Un mort-vivant ressuscité

JUSTICE André Poirier était civilement mort. Un jugement du tribunal prononcé vendredi l'a ramené à la vie...

ND (avec agence)

— 

A 70 ans, il revit. Le destin surréaliste d’André Poirier a trouvé un épilogue heureux vendredi, avec l’annulation par le tribunal de grande instance de Paris d’un jugement qui le déclarait civilement mort.

Tout commence en 1985, quand, pour disposer de leur part d'héritage après le décès de leur père, les sœurs d’André Poirier font prononcer, après le délai légal de dix ans, un jugement de «présomption d'absence» de leur frère, suivi d'un «jugement déclaratif d'absence», synonyme de mort civile. Poirier avait rompu avec sa famille au milieu des années 1960, après un divorce difficile.

Le début du cauchemar


Peintre, légionnaire, ramoneur, il exerce alors de multiples professions, voyage beaucoup et ne donne aucun signe de vie à ses proches. Progressivement, des courriers, puis l’arrêt du versement de sa retraite lui apprennent qu’il est civilement mort. Sans argent, ni couverture sociale, c'est le début du cauchemar.

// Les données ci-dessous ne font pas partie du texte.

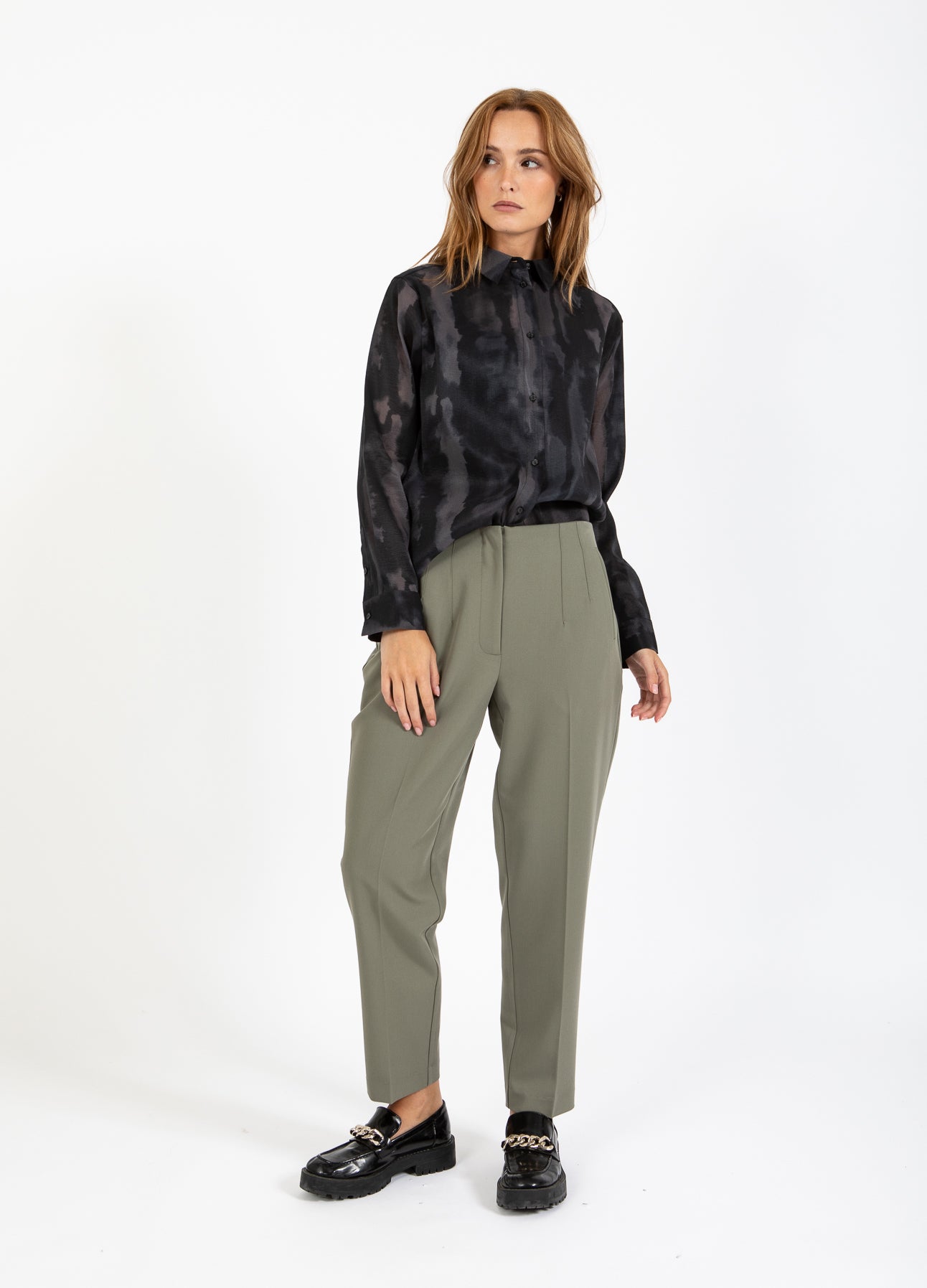 BUKSER STELLA FIT - STELLA FIT - Moss Green Udsalg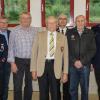 Im Mittelpunkt des Kommersabends der Mittelsinner Wehr standen die Ehrungen langjähriger Mitglieder für ihre Treue zum Verein (von links): Kommandant Thomas Herr, Bürgermeister Peter Paul, Karl Kratz, Josef Preisendörfer, KBR Peter Schmidt, Johann Künstler und Vorsitzender Heiko Schiefer. Im Mittelpunkt des Kommersabends der Mittelsinner Wehr standen die Ehrungen langjähriger Mitglieder für ihre Treue zum Verein (von links): Kommandant Thomas Herr, Bürgermeister Peter Paul, Karl Kratz, Josef Preisendörfer, KBR Peter Schmidt, Johann Künstler und Vorsitzender Heiko Schiefer.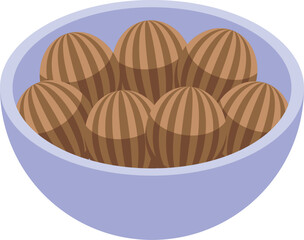 Chocolate churro icon isometric vector. Spain food. Mexican food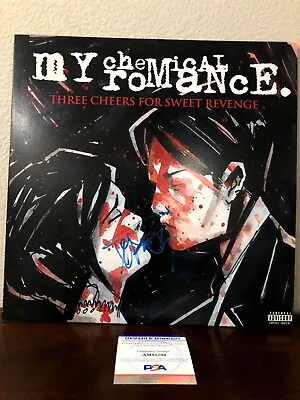 Frank Iero My Chemical Romance Three Cheers For Sweet Revenge Signed Vinyl LP B • $399.99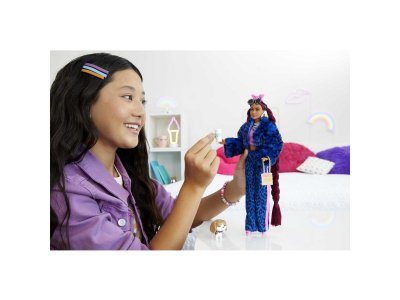 Набор игровой Barbie Extra Кукла с модными аксессуарами и фигуркой питомца 1-00420099_12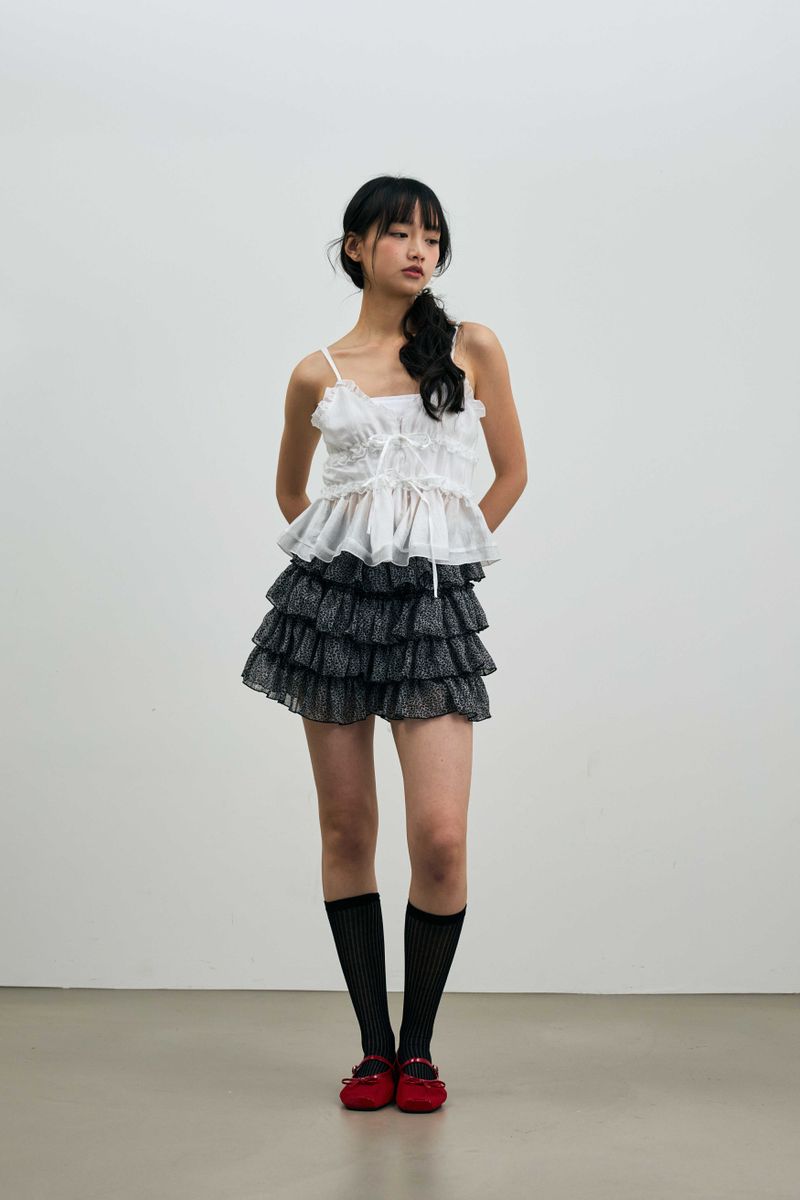 GENIE SLEEVELESS TOP / WHITE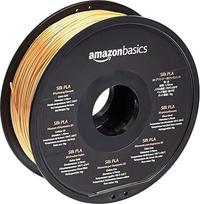 "Amazon Basics" 3D spausdintuvo šilko PLA plastikinė gija, 1,75 mm, 1 kg ritė, aukso spalvos (šilko efektas)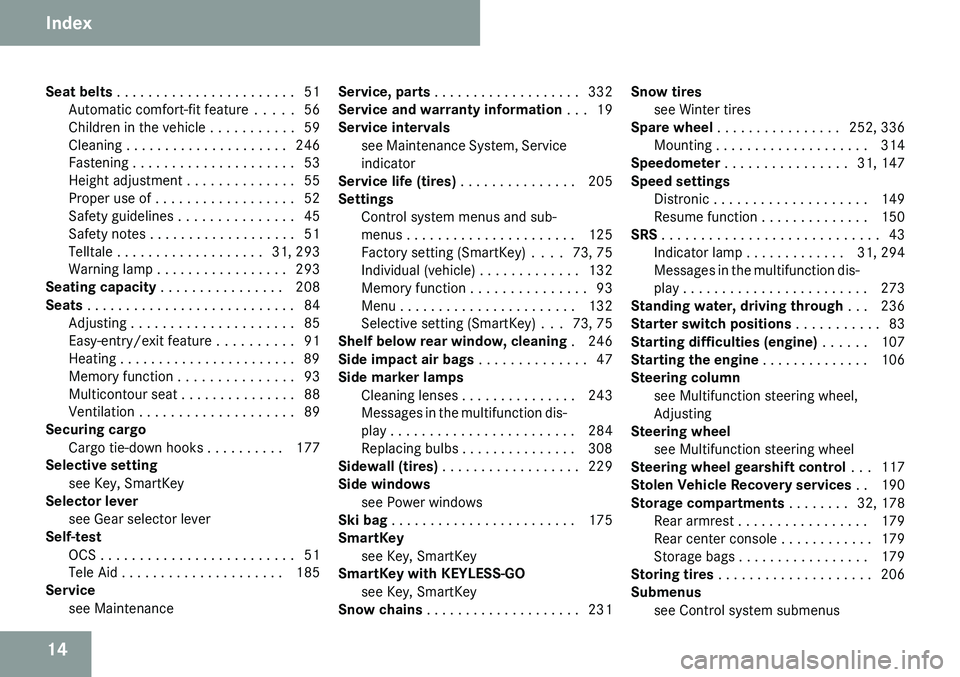 MERCEDES-BENZ CLS 2009  Owners Manual 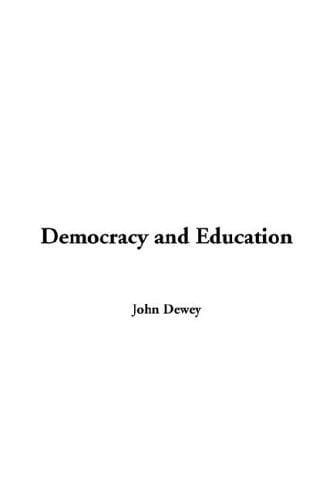 Democracy And Education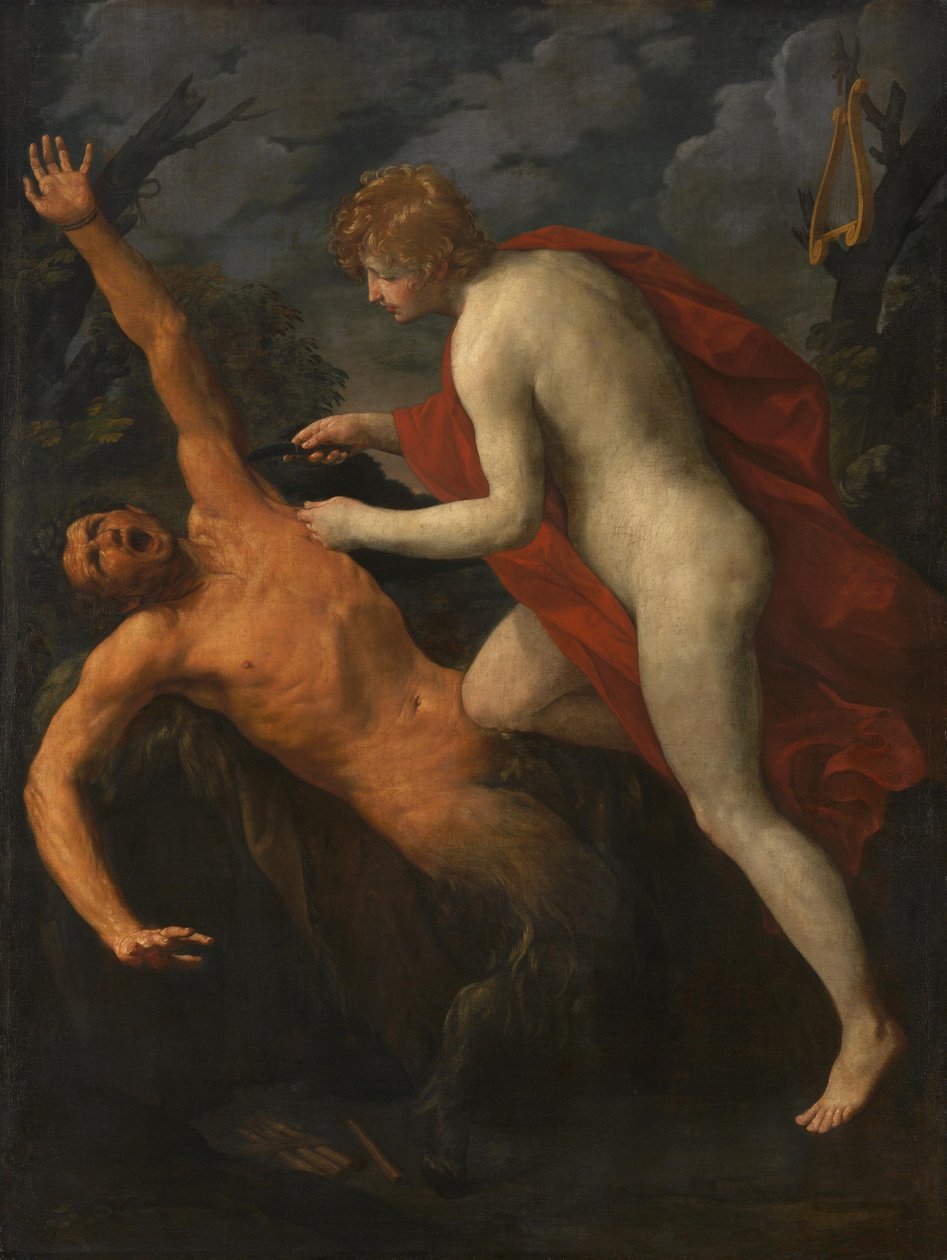 Apollón mučí Marsyáše od Guido Reni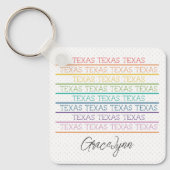 Rainbow Texas, Texas, Texas Sleutelhanger (Voorkant)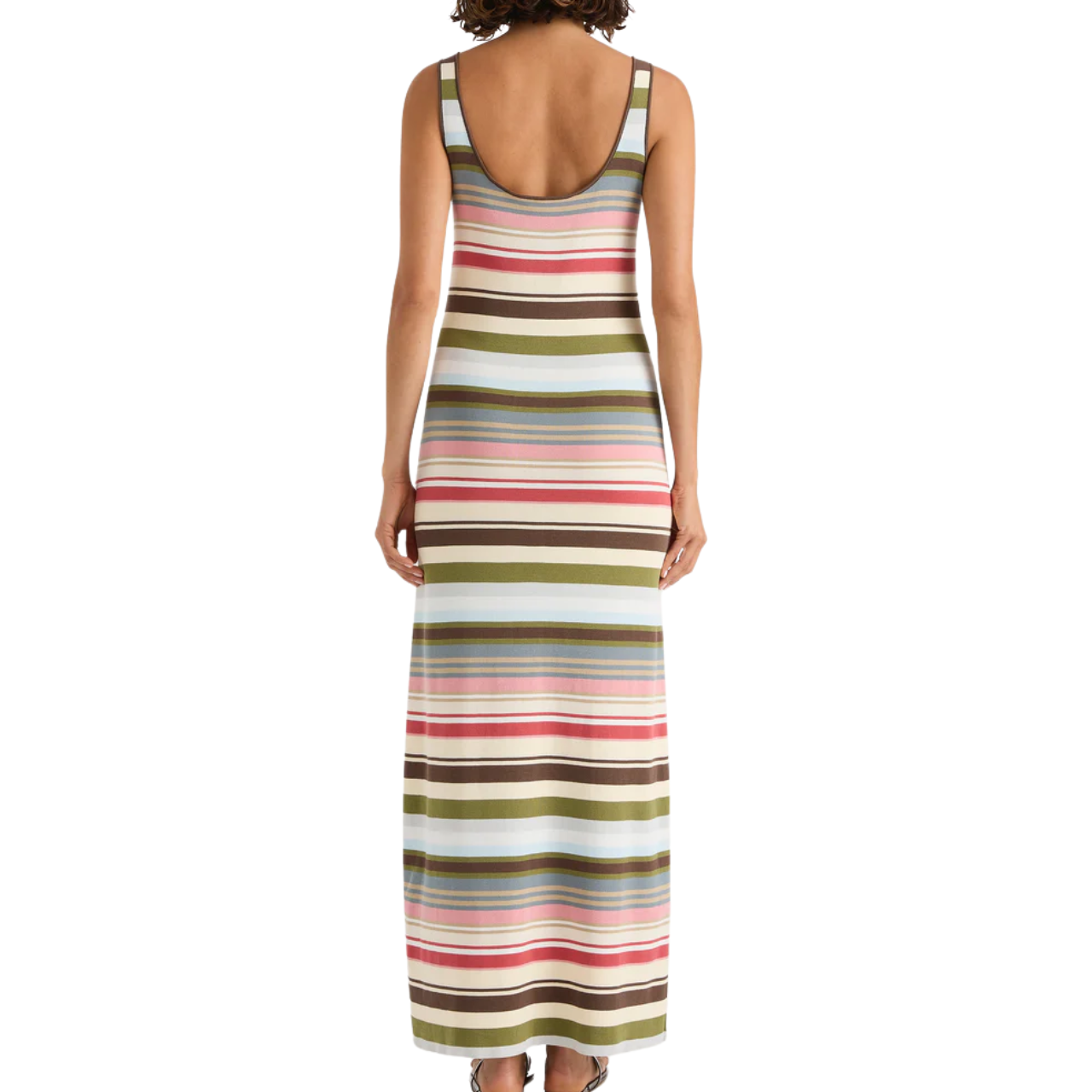 Enya Midi Dress Meleu Stripe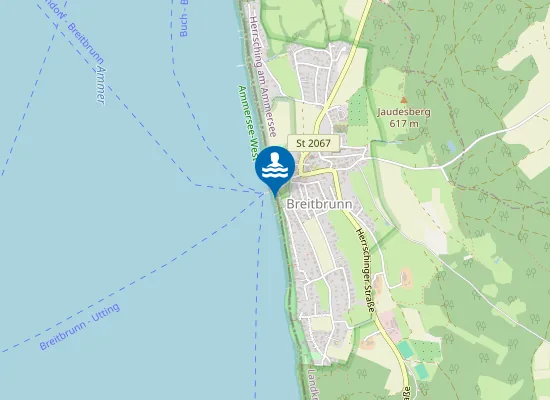 Map of Breitbrunn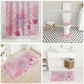 Afro Vodou Erzulie Freda Bathroom Set Hibiscus & Pearls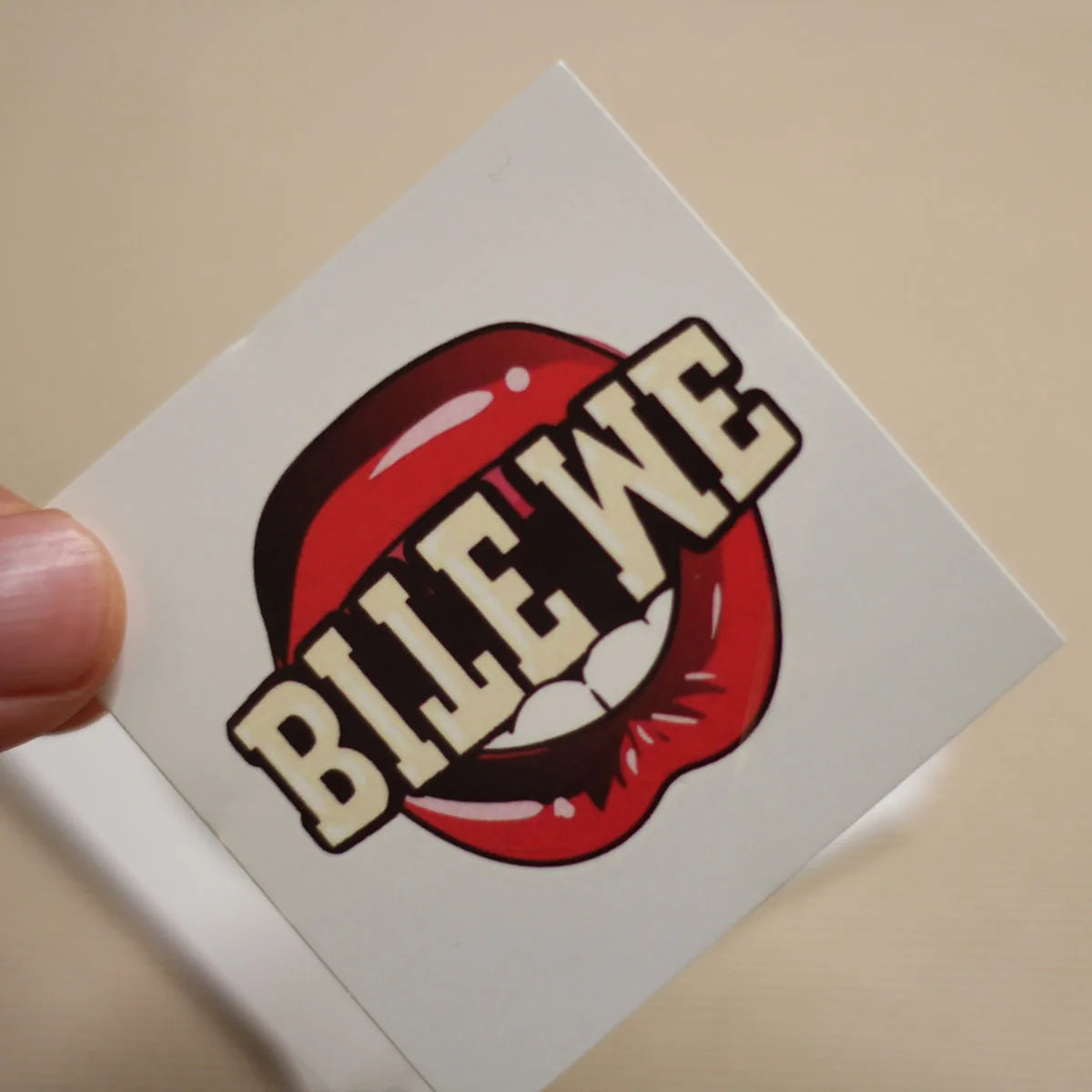 "Bite Me" Temporary Tattoo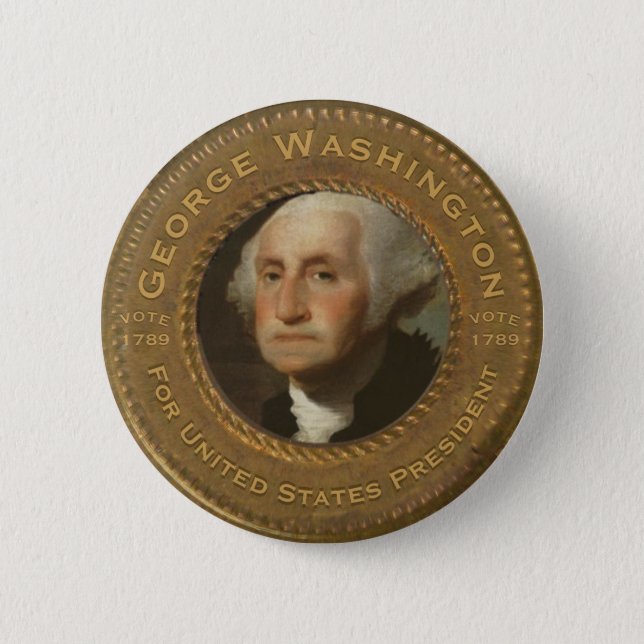 Badge Rond 5 Cm Bouton de campagne de George Washington (Devant)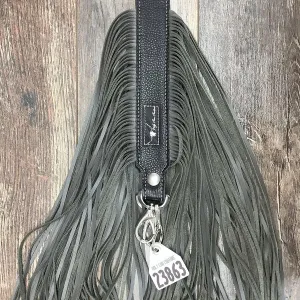 Western Mini Leather Fringe Strap 36" #23863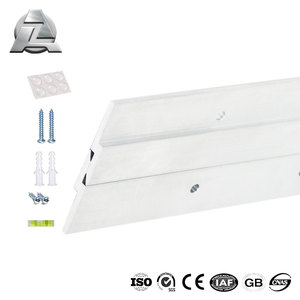 Support mural en aluminium anodisé anti-corrosion en forme de <span class=keywords><strong>Z</strong></span> pour fixation de panneaux intérieurs et extérieurs - Product Image 5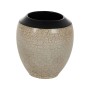 Vase Black Cream Ceramic 35 x 35 x 34 cm | Tienda24 - Global Online Shop Tienda24.eu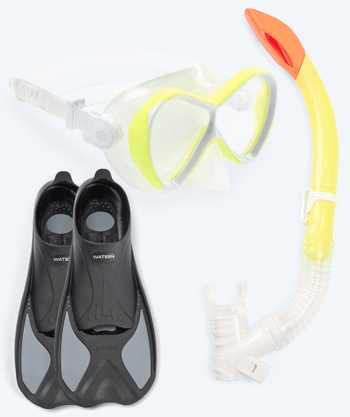 Watery snorkel set for kids - Pike/Triton - Yellow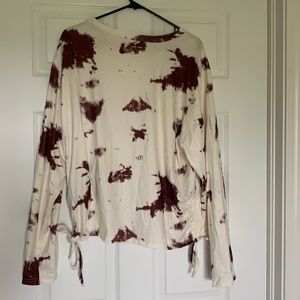 SHEIN Curve Cow Print Long Sleeve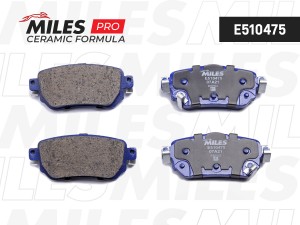 Колодки тормозные задние (Смесь CERAMIC серия PRO) NISSAN QASHQAI/X-TRAIL 14- (T E510475 MILES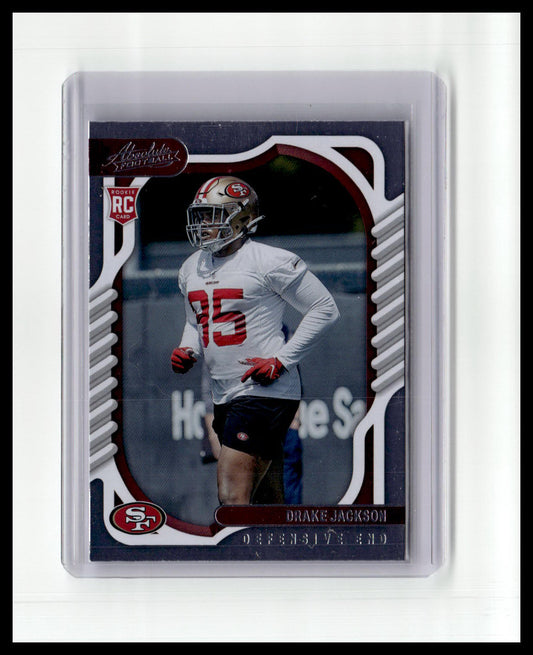 2022 Panini Absolute #161 Drake Jackson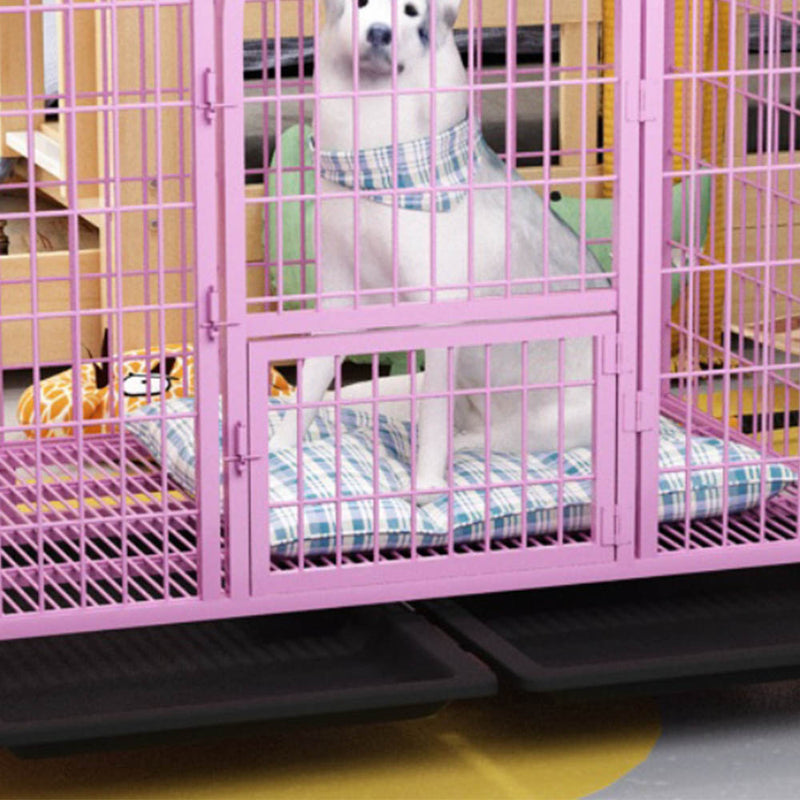 PAWS ASIA Suppliers Pet Carrying Large Dog Cages Metal Kennels With Wheels And Trays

Sa fille Nathalie parvient pourtant à retrouver sa trace, et Poirier se lance alors dans une procédure d’annulation de déclaration d’absence. Il veut récupérer son identité et preuves à l'appui, a plaidé sa cause au tribunal de Paris en décembre 2008. Avec l'annulation prononcée vendredi, «André Poirier ressuscite», a-t-on commenté au cabinet de son avocat. Prochaine étape de la renaissance: faire rayer la mention «décédé» sur son registre d'état civil.